Recently, Snowflake released external access integrations into general availability. This allows Snowflake admins to create secure tunnels for Snowflake to communicate with the outside world, and can therefore communicate with external APIs to complete all manner of tasks. For example – external access could be used for any of the following, among many others:
- Send alerts to Teams webhooks so that the alerts can be presented in a Teams channel.
- Send alerts to Slack webhooks so that the alerts can be presented in a Slack channel.
- Communicate with a Matillion ETL API to trigger jobs.
- Communicate with the Matillion DPC API to trigger pipelines.
- Communicate with a Tableau Server/Cloud API to trigger datasource extract refreshes (this post).
- Communicate with any other external API for any other reason, the opportunities are limitless!
This specific article focuses on how to communicate with the REST API for a Tableau Server/Cloud deployment to refresh extracts in a published datasource/workbook, however this series will include the other examples above as well. With each new article, the entry above will be converted to a link.

## SOURCE EXCERPT
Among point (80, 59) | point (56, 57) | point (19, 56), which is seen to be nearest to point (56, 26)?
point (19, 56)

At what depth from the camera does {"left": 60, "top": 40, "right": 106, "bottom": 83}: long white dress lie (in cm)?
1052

## TASKS FOR THIS EXERCISE
1. Reproduce the passage of the Snowflake external access text between "This specific article" and "converted to a link.", inclusive.
2. Answer these questions from the Snowflake external access text:
(a) Into what status were external access integrations recently released?
(b) Which Matillion API is named for triggering pipelines?
(c) What will happen to a list entry when its new article is published?

## RESPONSES TO THE TASKS
1.
This specific article focuses on how to communicate with the REST API for a Tableau Server/Cloud deployment to refresh extracts in a published datasource/workbook, however this series will include the other examples above as well. With each new article, the entry above will be converted to a link.

2.
(a) General availability.
(b) The Matillion DPC API.
(c) The entry will be converted to a link.